This looks like a really phenomenal writeup, with worked examples. The underlying math and algorithm stuff here is applicable to other attacks; it looks like this is worth a close read.
Can you say whether libgcrypt did something especially stupid? [1]
I understand that most people just take the ref10 code from supercop, but if I were to try to implement ed25519 from the paper (https://ed25519.cr.yp.to/papers.html), what is the chance I would do something like what libgcrypt did, or equally bad?
Basically, is ed25519 secure because everyone uses a known secure implementation or because it is engineered to be genuinely hard to implement incorrectly from the paper? (I know it's both, but is it mostly one or the other?)
1 - They special cased the point at infinity and this short-circuit allowed to count leading zeros.
If my two cents count, I would say that if you were to implement EdDSA from the paper, you would have a good chance of creating a secure implementation w.r.t. to this kind of leakage.

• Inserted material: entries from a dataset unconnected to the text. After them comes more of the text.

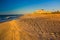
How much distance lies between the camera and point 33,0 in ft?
5.45

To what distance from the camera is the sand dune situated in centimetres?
155

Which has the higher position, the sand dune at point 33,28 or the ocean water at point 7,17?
the ocean water at point 7,17

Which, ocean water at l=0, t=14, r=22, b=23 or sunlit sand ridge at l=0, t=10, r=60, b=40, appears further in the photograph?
ocean water at l=0, t=14, r=22, b=23

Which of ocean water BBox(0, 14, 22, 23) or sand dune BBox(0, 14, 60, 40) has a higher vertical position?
Result: ocean water BBox(0, 14, 22, 23)

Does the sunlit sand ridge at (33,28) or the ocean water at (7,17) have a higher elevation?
the ocean water at (7,17)

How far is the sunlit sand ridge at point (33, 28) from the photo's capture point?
155cm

However, if you were starting with some Short-Weierstrass EC code in your library, then you might be inclined to skip all the scalar multiplication specific stuff in the Ed25519 paper, just take some (incomplete) Edwards formulas, take some general scalar multiplication algo (or even reuse the one you have for Short-Weierstrass, like libgcrypt) and end up with a vulnerable EdDSA (if your ECDSA was).
The short-circuiting in the addition formulas is necessary if incomplete formulas are used. Either that is done, or the scalar multiplication algorithm has to explicitly find out the bit-length and start so that the point at infinity is not input into them ever.
In https://minerva.crocs.fi.muni.cz/#details-reasons and in your comment you're describing two bad ways to do scalarmult, but you do not show side-by-side the correct way (e.g. what ref10 does). Can you describe it in a sentence or two?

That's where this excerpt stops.